The following opinion is presented on-line for informational use only and does not replace the official version. (Mich. Dept. of Attorney General Web Site -






Prohibiting firearms on the Capitol grounds and inside the Capitol building.

The Michigan State Capitol Commission has the authority to prohibit firearms in the areas under its control, which include the inside of the Capitol building, pursuant to 2013 PA 240, MCL 4.1941 et seq.

Opinion No. 7311                                     May 11, 2020                                    

The Honorable Christine Greig

State Representative

The Capitol

Lansing, MI  48909

You have asked whether the Michigan State Capitol Commission is vested with the authority to prohibit firearms in the areas under its control.

The Michigan State Capitol Commission was created by the Michigan State Capitol Historic Site Act (Act), 2013 PA 240, MCL 4.1941 et seq.  Under the Act, “the Michigan state capitol historic site[[1]] shall be under the exclusive control of the commission,” which shall “operate and manage the Michigan state capitol historic site.”  MCL 4.1944(3) (footnote added); MCL 4.1946(1)(a).  The only limitation on this broad authority that is expressed in the statute is that the Commission “shall not exercise control over the internal decisions of the senate or the house of representatives related to the allocation of space in the state capitol building or the state capitol building parking lot, including legislative or staff offices.”  MCL  4.1946(2).

Collected data:
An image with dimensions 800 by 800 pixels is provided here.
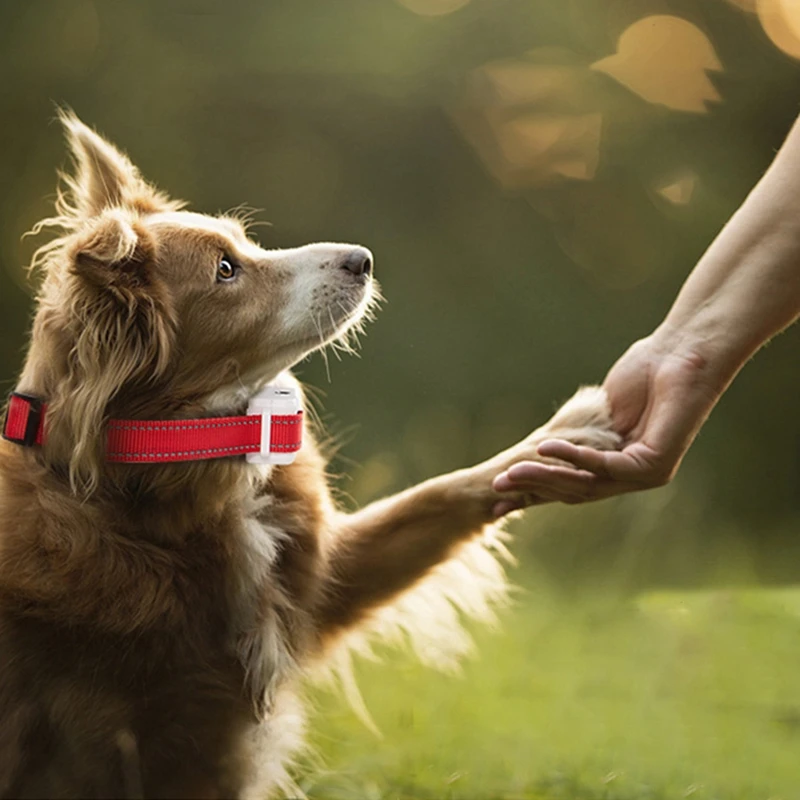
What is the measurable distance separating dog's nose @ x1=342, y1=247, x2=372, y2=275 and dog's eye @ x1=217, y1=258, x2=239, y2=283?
0.73ft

Goal:
Say whether each statement below agrees with the Capitol firearms opinion, answering yes or no and quoting the deciding words of the opinion. 1. The Michigan State Capitol Commission was established by 2013 PA 240. 2. The Commission may control the senate's internal decisions on allocating space in the Capitol building. 3. The opinion is dated May 11, 2020.

Right answer:
1. Yes: "The Michigan State Capitol Commission was created by the Michigan State Capitol Historic Site Act (Act), 2013 PA 240, MCL 4.1941 et seq."
2. No: the Commission "shall not exercise control over the internal decisions of the senate or the house of representatives related to the allocation of space in the state capitol building"
3. Yes: "May 11, 2020"